··· The data

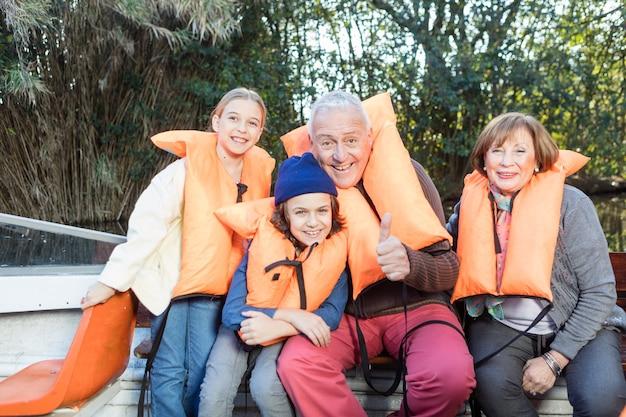 Abuelo feliz con su familia y mostrando el pulgar hacia arriba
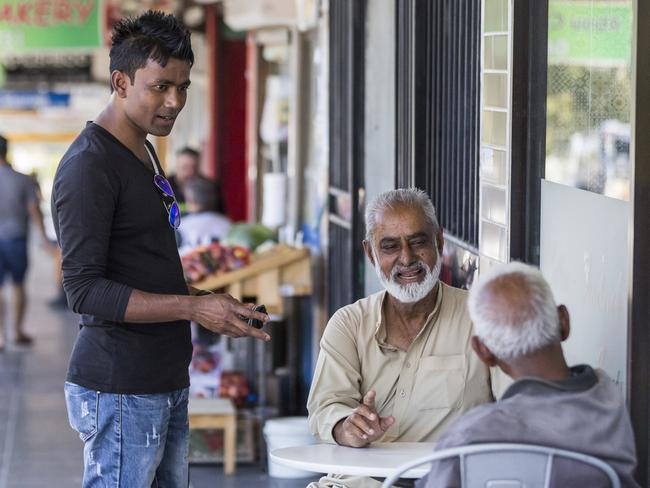 Sayed Alam, Muhammad Nazir and Michael Chinappa enjoy a chat on the streets of Lakemba, despite their different nationalities and religions. Picture: Sarah Keayes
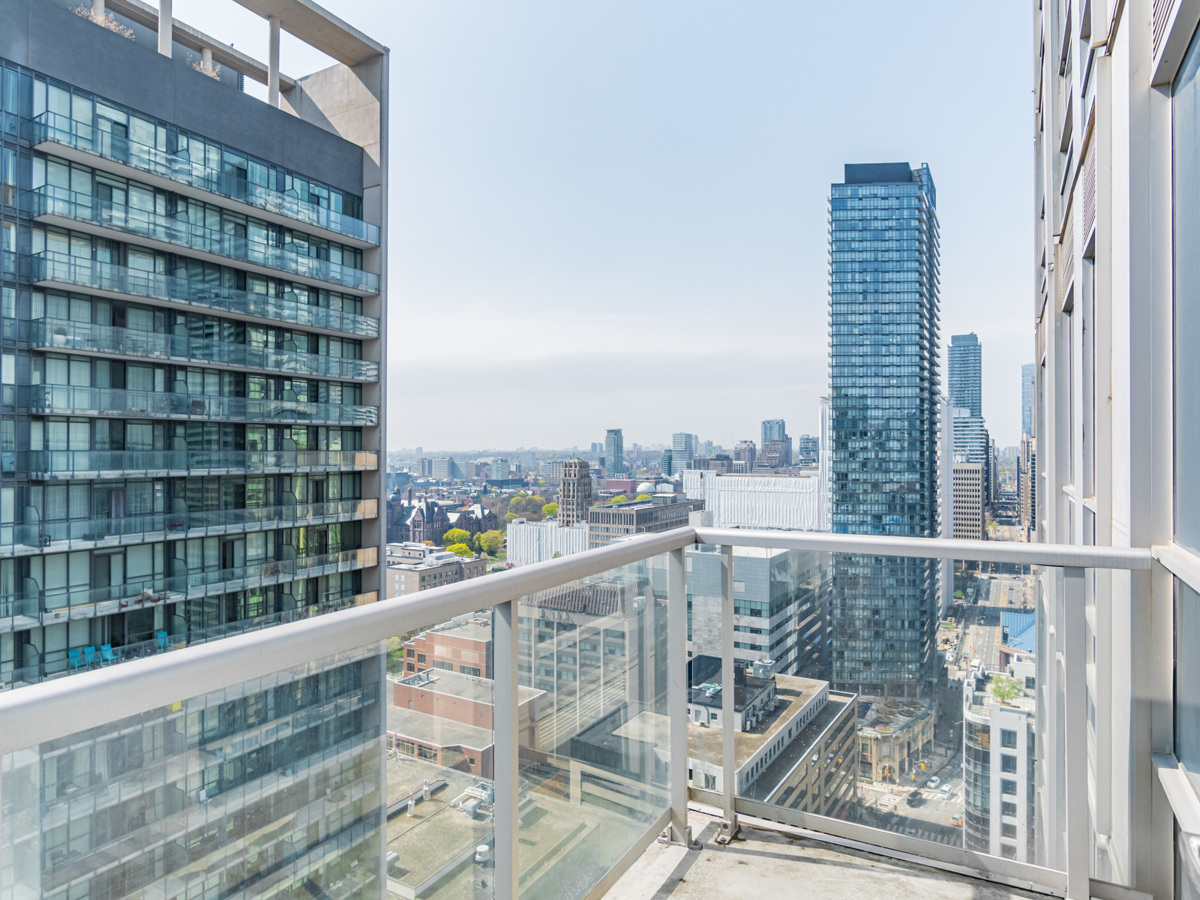 763 Bay St Unit 3111 open sky balcony with clear glass panels.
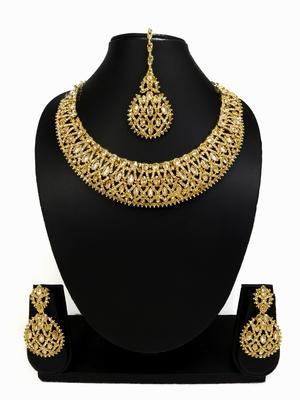 Designer golden ad zircon necklace set with maang tikka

······

Task to carry out:
Exactly reproduce the lines beginning at the one that contains "Sayed Alam, Muhammad" and ending at the final line of the material, with the pictures left out.

Response area:
 Sayed Alam, Muhammad Nazir and Michael Chinappa enjoy a chat on the streets of Lakemba, despite their different nationalities and religions. Picture: Sarah Keayes
 763 Bay St Unit 3111 open sky balcony with clear glass panels.
 Designer golden ad zircon necklace set with maang tikka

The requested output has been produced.